Durante muchos años, cuando Panamá hablaba de competitividad, la conversación giraba casi exclusivamente alrededor de su ubicación geográfica, su conectividad, su plataforma logística y sus incentivos fiscales. Y aunque todos esos elementos siguen siendo relevantes, hoy resulta evidente que ya no son suficientes para sostener, por sí solos, la posición de un país en un entorno global mucho más exigente.
Las reglas cambiaron. El capital internacional ya no busca únicamente eficiencia operativa o ventajas tributarias. También busca estabilidad, transparencia, capacidad institucional y calidad en la gobernanza. Y dentro de esa evaluación, la forma en que las empresas toman decisiones se ha convertido en un elemento cada vez más importante.

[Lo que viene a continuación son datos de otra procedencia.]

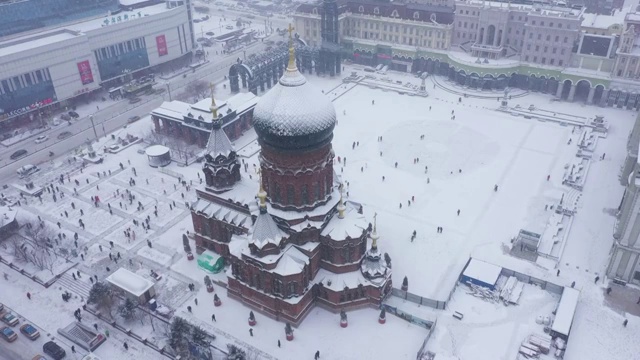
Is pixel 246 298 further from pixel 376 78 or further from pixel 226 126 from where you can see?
pixel 376 78

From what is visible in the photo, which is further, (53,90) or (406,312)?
(53,90)

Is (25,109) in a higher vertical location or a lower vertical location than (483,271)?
higher

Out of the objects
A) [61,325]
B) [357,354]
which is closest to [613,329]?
[357,354]

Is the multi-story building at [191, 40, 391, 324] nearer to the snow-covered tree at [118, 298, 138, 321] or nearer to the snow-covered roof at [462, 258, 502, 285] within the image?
the snow-covered roof at [462, 258, 502, 285]

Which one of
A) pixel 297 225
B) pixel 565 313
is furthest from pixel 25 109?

Por eso, la discusión sobre diversidad en juntas directivas trasciende ampliamente el debate sobre equidad o representación. En realidad, estamos hablando de reputación país.

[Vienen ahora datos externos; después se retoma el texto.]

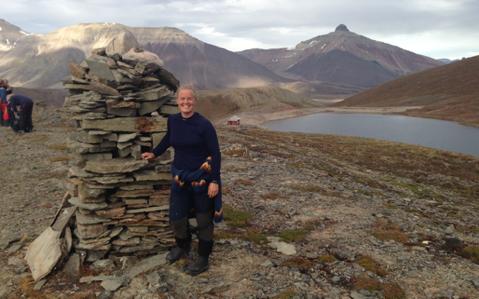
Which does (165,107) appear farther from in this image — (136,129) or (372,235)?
(372,235)

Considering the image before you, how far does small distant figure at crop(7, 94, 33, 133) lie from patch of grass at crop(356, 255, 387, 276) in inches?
1079

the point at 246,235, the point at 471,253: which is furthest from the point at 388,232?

El estudio sobre el cumplimiento de la Ley 56 de 2017 refleja avances importantes en la participación femenina dentro de los espacios de decisión corporativa en Panamá. El crecimiento registrado desde 2018 demuestra que el tema dejó de ser marginal y comenzó, lentamente, a incorporarse en la agenda empresarial.

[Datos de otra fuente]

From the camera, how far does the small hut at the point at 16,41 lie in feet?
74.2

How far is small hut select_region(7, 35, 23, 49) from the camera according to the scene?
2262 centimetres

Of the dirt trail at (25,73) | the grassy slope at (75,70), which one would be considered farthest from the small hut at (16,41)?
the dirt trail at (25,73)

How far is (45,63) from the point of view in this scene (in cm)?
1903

Pero el punto relevante no es únicamente cuánto se ha avanzado. El verdadero tema es cómo ese avance es percibido por quienes observan a Panamá desde el exterior.
Hoy, inversionistas institucionales, fondos internacionales, organismos multilaterales y calificadoras de riesgo analizan factores que hace apenas algunos años no formaban parte central de sus evaluaciones. Entre ellos, la composición y diversidad de las juntas directivas.
¿Por qué? Porque entienden algo fundamental: las empresas que toman mejores decisiones suelen ser aquellas donde existe diversidad de pensamiento.
Una junta directiva homogénea puede ser eficiente en momentos de estabilidad, pero tiende a desarrollar puntos ciegos en entornos complejos. En cambio, las organizaciones que integran distintas perspectivas suelen anticipar mejor los riesgos, adaptarse con mayor rapidez a los cambios y generar discusiones estratégicas de mayor profundidad. Esto tiene un impacto directo sobre la confianza.
Al final, la inversión no depende únicamente de números. También depende de la percepción de riesgo. Y la percepción de riesgo está profundamente vinculada a la calidad de la gobernanza. Ahí es donde Panamá enfrenta un reto importante.
Competimos por atraer capital en un entorno donde cada vez más jurisdicciones entienden que la gobernanza corporativa forma parte de su estrategia país. No se trata únicamente de cumplir estándares internacionales por presión externa. Se trata de comprender que la calidad institucional de las empresas termina influyendo directamente en la competitividad nacional.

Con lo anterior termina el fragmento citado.